Dive Brief:
- Software giant Microsoft hit a roadblock in its effort to acquire gaming giant Activision Blizzard when the United Kingdom’s Competition and Markets Authority (CMA) rejected the deal on the grounds it would reduce innovation and consumer choice in the country’s fast-growing cloud gaming market.
- “Microsoft already enjoys a powerful position and head start over other competitors in cloud gaming and this deal would strengthen that advantage, giving it the ability to undermine new and innovative competitors,” Martin Coleman, chair of the CMA panel that looked at the deal, said in a statement.
- The $75 billion deal would be the biggest consumer technology acquisition since AOL bought Time Warner for $182 billion in 2000.
Dive Insight:
Although the decision is limited to Microsoft’s efforts in the UK, it’s a blow to its plans in the United States.
The Federal Trade Commission sued Microsoft late last year to stop the deal, saying it would give the company too much control over the gaming console market by restricting consumers’ ability to play Activision’s hit games like Call of Duty and World of Warcraft on devices other than Xbox.
Among the companies that stand to lose is Sony, whose PlayStation console competes with Xbox.
“With control over Activision’s blockbuster franchises, Microsoft would have both the means and motive to harm competition by manipulating Activision’s pricing, degrading Activision’s game quality or player experience on rival consoles and gaming services, changing the terms and timing of access to Activision’s content, or withholding content from competitors entirely,” the FTC said last year.
Overseas strategy
To the extent Microsoft was hoping to buttress its defense against the FTC by seeking antitrust approval first by the UK and, later, the European Union, that strategy has started to fall apart with the CMA’s rejection of the deal.
“Microsoft had hoped to undercut a challenge to the deal by the F.T.C. chair, Lina Khan, by reaching settlements with the British regulator and its counterpart in the European Union,” The New York Times reported.
The EU is expected to look at the deal by May 22.
Although decisions by the UK and EU don’t impact what the company can do in the United States, if they both end up rejecting the deal, that can make it harder for Microsoft to make its case before the FTC.
“Global deals typically need the endorsement of the world’s biggest regulators to move ahead,” The Wall Street Journal reported.
Microsoft tried to save the deal in the UK by promising not to restrict Call of Duty, Activision’s biggest game, to the Xbox and guaranteeing access to the game on other consoles, among other things.

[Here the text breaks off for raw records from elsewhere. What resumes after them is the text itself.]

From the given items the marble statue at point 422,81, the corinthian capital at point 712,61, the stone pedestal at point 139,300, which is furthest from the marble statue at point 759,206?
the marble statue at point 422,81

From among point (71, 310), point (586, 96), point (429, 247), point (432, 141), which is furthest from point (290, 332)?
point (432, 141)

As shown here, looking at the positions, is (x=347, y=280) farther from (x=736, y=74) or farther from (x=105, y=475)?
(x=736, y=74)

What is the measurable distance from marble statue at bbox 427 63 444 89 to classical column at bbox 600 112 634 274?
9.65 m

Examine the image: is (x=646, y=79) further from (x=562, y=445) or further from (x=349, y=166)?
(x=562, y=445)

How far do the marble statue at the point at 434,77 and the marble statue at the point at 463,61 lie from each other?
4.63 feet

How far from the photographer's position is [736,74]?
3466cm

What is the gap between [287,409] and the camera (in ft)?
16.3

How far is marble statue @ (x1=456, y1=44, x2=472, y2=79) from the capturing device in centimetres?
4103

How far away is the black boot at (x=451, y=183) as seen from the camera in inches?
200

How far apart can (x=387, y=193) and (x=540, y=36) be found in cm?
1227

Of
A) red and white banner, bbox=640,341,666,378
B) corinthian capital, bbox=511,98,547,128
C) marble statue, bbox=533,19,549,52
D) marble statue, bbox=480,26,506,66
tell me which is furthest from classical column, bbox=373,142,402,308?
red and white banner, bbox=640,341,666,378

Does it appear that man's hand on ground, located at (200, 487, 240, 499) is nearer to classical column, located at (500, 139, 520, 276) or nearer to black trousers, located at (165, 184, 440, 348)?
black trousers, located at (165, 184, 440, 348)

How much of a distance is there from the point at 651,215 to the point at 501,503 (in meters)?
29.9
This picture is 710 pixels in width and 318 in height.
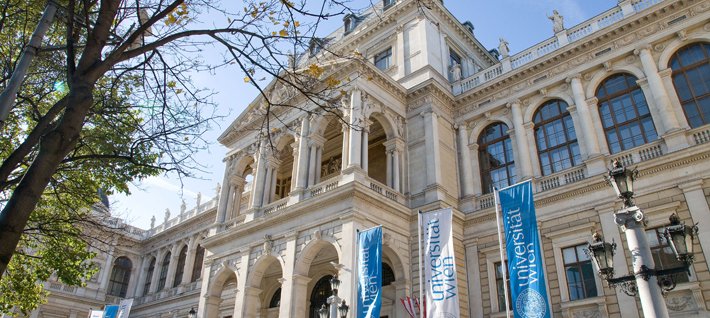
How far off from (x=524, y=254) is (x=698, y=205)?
20.8 feet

But those concessions weren’t enough, in part because the CMA, after reviewing the deal, expressed more concern over the small but growing cloud market than the traditional console market that dominates today but might not in the future.
What’s more, the concessions would have required regulatory oversight for a decade to ensure the promises were being carried out, an approach that the CMA said is antithetical to free competition.

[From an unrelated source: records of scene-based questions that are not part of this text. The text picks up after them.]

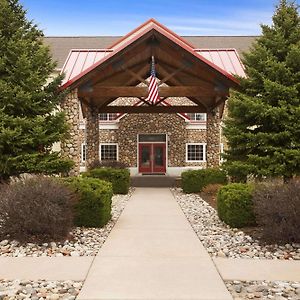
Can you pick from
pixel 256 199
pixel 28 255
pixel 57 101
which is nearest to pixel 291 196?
pixel 256 199

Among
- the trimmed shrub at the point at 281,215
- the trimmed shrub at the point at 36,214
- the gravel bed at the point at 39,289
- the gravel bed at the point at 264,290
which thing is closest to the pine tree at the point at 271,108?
the trimmed shrub at the point at 281,215

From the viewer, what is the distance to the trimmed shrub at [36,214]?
8.26m

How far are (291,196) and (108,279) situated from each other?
413 cm

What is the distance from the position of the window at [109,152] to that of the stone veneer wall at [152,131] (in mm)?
376

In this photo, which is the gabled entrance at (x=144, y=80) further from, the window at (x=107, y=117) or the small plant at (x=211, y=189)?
the window at (x=107, y=117)

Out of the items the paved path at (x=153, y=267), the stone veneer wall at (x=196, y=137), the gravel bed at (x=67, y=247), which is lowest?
the gravel bed at (x=67, y=247)

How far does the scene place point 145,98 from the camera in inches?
797

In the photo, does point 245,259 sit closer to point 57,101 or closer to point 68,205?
point 68,205

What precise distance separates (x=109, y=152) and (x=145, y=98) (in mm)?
12044

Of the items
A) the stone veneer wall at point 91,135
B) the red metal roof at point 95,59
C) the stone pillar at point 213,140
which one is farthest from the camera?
the stone veneer wall at point 91,135

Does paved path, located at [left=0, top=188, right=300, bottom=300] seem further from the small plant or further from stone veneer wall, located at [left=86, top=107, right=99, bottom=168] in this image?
stone veneer wall, located at [left=86, top=107, right=99, bottom=168]

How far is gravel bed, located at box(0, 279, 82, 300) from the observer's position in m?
5.38

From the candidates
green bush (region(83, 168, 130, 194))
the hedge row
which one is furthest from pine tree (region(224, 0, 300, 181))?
the hedge row

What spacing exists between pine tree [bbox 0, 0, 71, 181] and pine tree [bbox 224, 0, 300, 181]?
6530mm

“By contrast,” the CMA said, “preventing the merger would effectively allow market forces to continue to operate and shape the development of cloud gaming without this regulatory intervention.”
The one big change the CMA wanted Microsoft to take, divesting the Call of Duty franchise, the company wouldn’t do.
Microsoft said it would appeal.
“This decision appears to reflect a flawed understanding of this market and the way the relevant cloud technology actually works,” said Brad Smith, Microsoft vice chair and president.
The FTC is expected to hold an administrative hearing on the deal in August.